• **Selected extract**

-*-*-

I was ready to expect "just another Gears game," except I was pleasantly surprised by what I got to play.
Gears of War: Judgement is set just after the start of "Emergence Day," many years before the original trilogy, with the Judgement campaign beginning with Lieutenant Baird and the rest of Kilo Squad ready to be put on trial for disobeying orders. The campaign is mostly done through dictated testimonial speeches, as the game has you playing out the events that happen on the planet Sera, which is on the brink of annihilation by a new Locust general. The plot is safe and does everything by the books. It's predicable and rarely exciting, but at least the characters remain as amusing as ever. This prequel instalment isn't about creating a decent plot, though. Oh no, it's about the changes in the gameplay and how it makes the Gears formula feel refreshing to return to after three similar structure games. This is even more evident when you unlock the bonus campaign called Aftermath, which takes place during the time frame of Gears of War 3 and is completely void of any of the gameplay changes that appear in the Judgement campaign. In other words, it's more Gears. It's an interesting inclusion to have, but thankfully that part of the campaign is short-lived, as it lasts around an hour and doesn't outstay its welcome after playing the coolest part of the game – the Judgement gameplay.
The Judgement campaign mixes things up with the game's pacing, which is something you probably weren't expecting from a Gears prequel – but that's a good thing, as everything feels faster than before. Campaign chapters are broken down into smaller sections and are often comprised of fire fights against the Locusts. Chapters are overall still big levels full of action and carnage, but connected by sealed-off doors or other obstacles that shrink each combat zone down and can only be passed once you have accomplished the objective. At the beginning of each area an empty three-star ranking is on display at all times. To fill this up and highlight all three stars, you are required to kill the enemies blocking your way to the end door. Killing in a stylish fashion – say, for example, a grenade tag that blows up three enemies – will increase this metre much more than simply staying behind cover and shooting. Scoring systems aren't exactly something you would call new in shooting games, but it's what People Can Fly have built on top of it – the Declassify objectives – that makes Gears of War: Judgement such a blast to play.

-*-*-

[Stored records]
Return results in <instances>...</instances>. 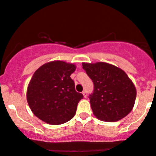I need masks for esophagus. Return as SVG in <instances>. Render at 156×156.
<instances>
[{"instance_id": "1", "label": "esophagus", "mask_w": 156, "mask_h": 156, "mask_svg": "<svg viewBox=\"0 0 156 156\" xmlns=\"http://www.w3.org/2000/svg\"><path fill=\"white\" fill-rule=\"evenodd\" d=\"M82 94H83V97H84V98H85L87 97V92H86V91H83V92H82Z\"/></svg>"}]
</instances>
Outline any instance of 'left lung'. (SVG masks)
Instances as JSON below:
<instances>
[{"label":"left lung","mask_w":156,"mask_h":156,"mask_svg":"<svg viewBox=\"0 0 156 156\" xmlns=\"http://www.w3.org/2000/svg\"><path fill=\"white\" fill-rule=\"evenodd\" d=\"M82 65L94 83V92L89 95L94 115L105 122H117L126 117L136 98V89L128 75L105 62H83Z\"/></svg>","instance_id":"8db88e82"}]
</instances>
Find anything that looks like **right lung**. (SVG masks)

-*-*-

• **Task set**
**1)** Express the entries as a JSON list of strings, one string per line and blank lines omitted, covering everything from the line holding "Outline any instance" through the last line of the entries, inclusive.
**2)** Continue the review of Gears of War: Judgement from where it stops.

• **Written responses**
**1)**
[
  "Outline any instance of 'left lung'. (SVG masks)",
  "Instances as JSON below:",
  "<instances>",
  "[{\"label\":\"left lung\",\"mask_w\":156,\"mask_h\":156,\"mask_svg\":\"<svg viewBox=\\\"0 0 156 156\\\" xmlns=\\\"http://www.w3.org/2000/svg\\\"><path fill=\\\"white\\\" fill-rule=\\\"evenodd\\\" d=\\\"M82 65L94 83V92L89 95L94 115L105 122H117L126 117L136 98V89L128 75L105 62H83Z\\\"/></svg>\",\"instance_id\":\"8db88e82\"}]",
  "</instances>",
  "Find anything that looks like **right lung**. (SVG masks)"
]

**2)**
At the start of every zone, a bright red COG symbol is in easy access. Activating this will bring up a screen with a story-based description and a modifier that will alter something in the upcoming battle. Earlier examples include handicaps such as every wretch exploding, an area that is in complete darkness, no health regen, extreme winds that cause havoc with aiming, and one of my favourites, shotguns only. Declassify mods become more challenging as you progress towards the game's end, but in whatever situation, the reward for using the Declassify option means that stars are earned at a much faster pace. It also adds a nice dynamic change to the Gears combat formula, as every zone features a unique Declassify mod, which injects the combat with a burst of new life that would have not happened if this prequel had remained the same. Activating Declassify mods was something I always did, as I wanted to accomplish finishing the game by beating them all. These modifiers make Gears of War: Judgement a more "gamey" game – an almost arcade-like experience – and rewards players for stylish kills, although not quite as gameplay-focused as People Can Fly's own scoring shooter, Bulletstorm. It's a shame that these modifiers cannot be used in any of the multiplayer options, because it would make for some fantastic gameplay, and at the same time would be a throwback to the days of Unreal Tournament and its endless list of multiplayer options.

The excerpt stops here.